Ruben was interested in Auburn’s architecture program because of its size. He says,I wanted to be in a big public school with a great architecture program. After visiting Auburn, I loved the town and the atmosphere.”He is also involved in several campus organizations, including serving as secretary for Auburn’s International Student Organization, treasurer for the Student Council of the College of Architecture Design and Construction, vice-president of the Latino Association of Students, and rush chairman for Delta Tau Delta fraternity. Despite his busy extracurricular schedule, he is dedicated to academics and recently won an honorable mention for his design of an urban hospital in Boston. 

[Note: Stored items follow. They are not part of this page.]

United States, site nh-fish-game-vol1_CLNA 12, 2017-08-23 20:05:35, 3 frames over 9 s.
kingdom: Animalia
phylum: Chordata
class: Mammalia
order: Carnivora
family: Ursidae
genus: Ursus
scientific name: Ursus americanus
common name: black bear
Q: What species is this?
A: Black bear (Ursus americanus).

After he graduates from Auburn, Ruben would like to attend graduate school in Europe. He says, “ I don’t think I want to go back home to Costa Rica until I start a family, but for now I want to travel and work in different places around the world.”

Taiwei Wang

Taiwei Wang, a fourth year architecture and interior architecture student, is from the city of Mudanjiang, Heilongjiang province, in the extreme northeast of China. When Taiwei first came to the U.S. in 2006, he was interested in studying business. He explains, “Two basic design courses that I took in community college helped me to find out what I really wanted to do.” His professor suggested Auburn’s architecture program.

Taiwei says, “The reason I applied to Auburn was because the architecture program has such a long history and is complex enough to give me all the experiences that I need from school—such as Rural Studio and third year study abroad.”

Starting Summer Option in 2010, Taiwei has spent a semester at Auburn’s Rural Studio and a semester in Rome. Taiwai was a member of the team that won first place in the 2012 National Organization of Minority Architects (NOMA) student design competition.  Taiwei is currently completing degrees in Architecture and Interior Architecture, and after graduation he plans to work in the U.S. until he is a licensed architect.